▸ Work instructions:
Scan the records for the line containing "if (typeof log". From there through the last line, write out each line exactly.

▸ Data records:

================================

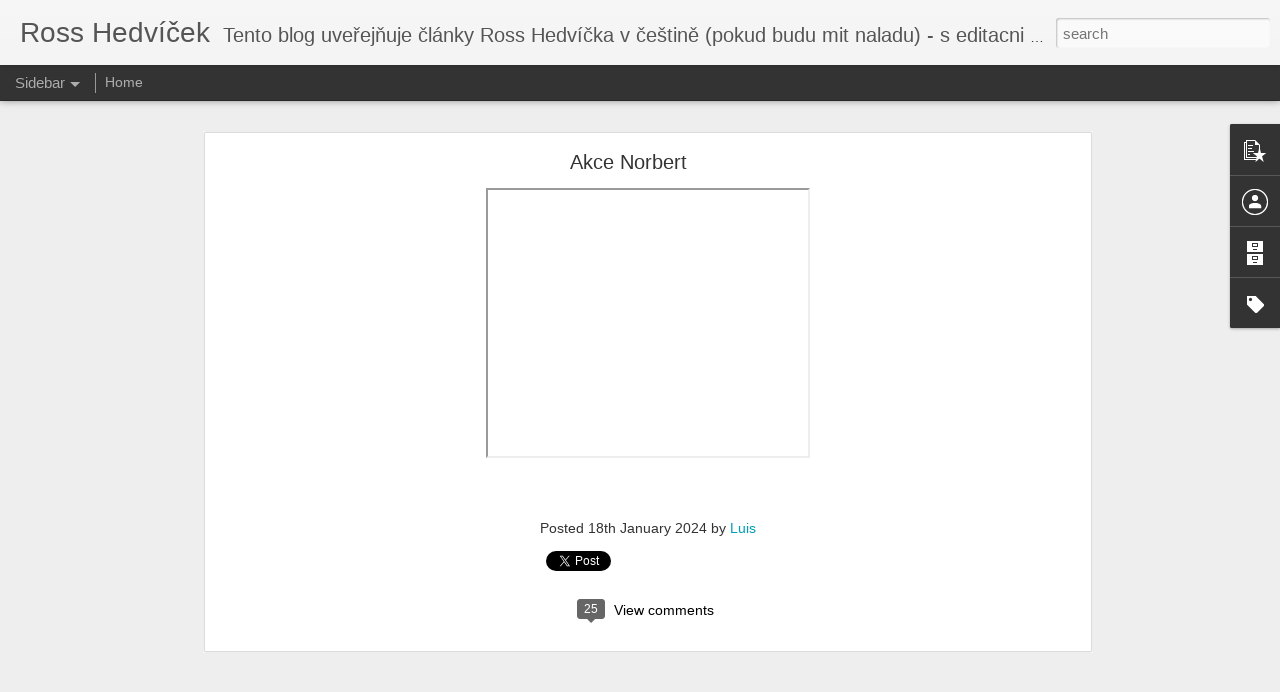

--- FILE ---
content_type: text/javascript; charset=UTF-8
request_url: https://www.hedvicek.com/?v=0&action=initial&widgetId=PopularPosts1&responseType=js&xssi_token=AOuZoY42HkiADNATuY8woYw_vgskOW3zAg%3A1768988966551
body_size: 846
content:
try {
_WidgetManager._HandleControllerResult('PopularPosts1', 'initial',{'title': '', 'showSnippets': true, 'showThumbnails': true, 'thumbnailSize': 72, 'showAuthor': true, 'showDate': true, 'posts': [{'id': '2100806471015632852', 'title': 'Na uhricickem kopci postavit vetrak a nebo sibenici?', 'href': 'https://www.hedvicek.com/2025/08/na-uhricickem-kopci-postavit-vetrak.html', 'snippet': 'Dostalo se mi zpravy, ze Mesto Kojetin schvalilo plan postavit na uhricickem kopci jednu nebo i vice tech tzv. vetrnych elektraren (windmill...'}, {'id': '8148272858221524286', 'title': 'Sly\u0161te slovo bo\u017e\xed', 'href': 'https://www.hedvicek.com/2025/04/slyste-slovo-bozi.html', 'snippet': '\xa0Tak v tomto koment\xe1\u0159i to sed\xed do posledn\xed slabiky. To jsou argumenty p\u0159\xedmo perly rozveden\xe9 do nejpodrobn\u011bj\u0161\xedch detail\u016f, tohle je vy\u010derp\xe1vaj...', 'thumbnail': 'https://lh3.googleusercontent.com/blogger_img_proxy/AEn0k_suhZRSYbP-K_jFplGO7v0eI7ogfOFwSsPqKfOSxcgqVZ3Yn5t7idrlohyiukCBeprNTCCeFH4v1V69a5cXfTlo-T6d3Z8ap6gJFnHqjXwCS-U', 'featuredImage': 'https://lh3.googleusercontent.com/blogger_img_proxy/AEn0k_sN3oyFuhJtPy6FqML28XFIhXUijtF1vRfy3EAkm0CJS_ScILiMRoaz4NvI768RCxyaybYaZ-pBMe4xMwV5gyW830BlDGvcD9X9ZRtc6_UUpO2HKw'}, {'id': '4703298901891864167', 'title': 'Buffy', 'href': 'https://www.hedvicek.com/2025/02/buffy.html', 'snippet': 'Predstavte si tu hruzu! Buffy Sainte-Marie nejenomze neni Indianka, ale narodila se v Bostonu a ne v Kanade! Kam ten svet speje? Singer-Acti...', 'thumbnail': 'https://blogger.googleusercontent.com/img/b/R29vZ2xl/AVvXsEjIVUb_uhPM30Sy9I-WLYBUyHRJEufPVq9JnL66af01_MBjcPD0Nwu770ZeMU8ajXkQR-h4sv3QLLFqRexE6p9adGPv_dXG0m7HHxf192OMB4MF0KKvPL7IpEXr98T_41JWFXeM58e24Z5zfi4Zeu5kUJ6xXPbVRYnwsYiuQJXDe6PGSBWhzKtv/s72-c/AA1yF3Jk.jpg', 'featuredImage': 'https://blogger.googleusercontent.com/img/b/R29vZ2xl/AVvXsEjIVUb_uhPM30Sy9I-WLYBUyHRJEufPVq9JnL66af01_MBjcPD0Nwu770ZeMU8ajXkQR-h4sv3QLLFqRexE6p9adGPv_dXG0m7HHxf192OMB4MF0KKvPL7IpEXr98T_41JWFXeM58e24Z5zfi4Zeu5kUJ6xXPbVRYnwsYiuQJXDe6PGSBWhzKtv/s16000/AA1yF3Jk.jpg'}]});
} catch (e) {
  if (typeof log != 'undefined') {
    log('HandleControllerResult failed: ' + e);
  }
}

================================

▸ Response to the exercise:
  if (typeof log != 'undefined') {
    log('HandleControllerResult failed: ' + e);
  }
}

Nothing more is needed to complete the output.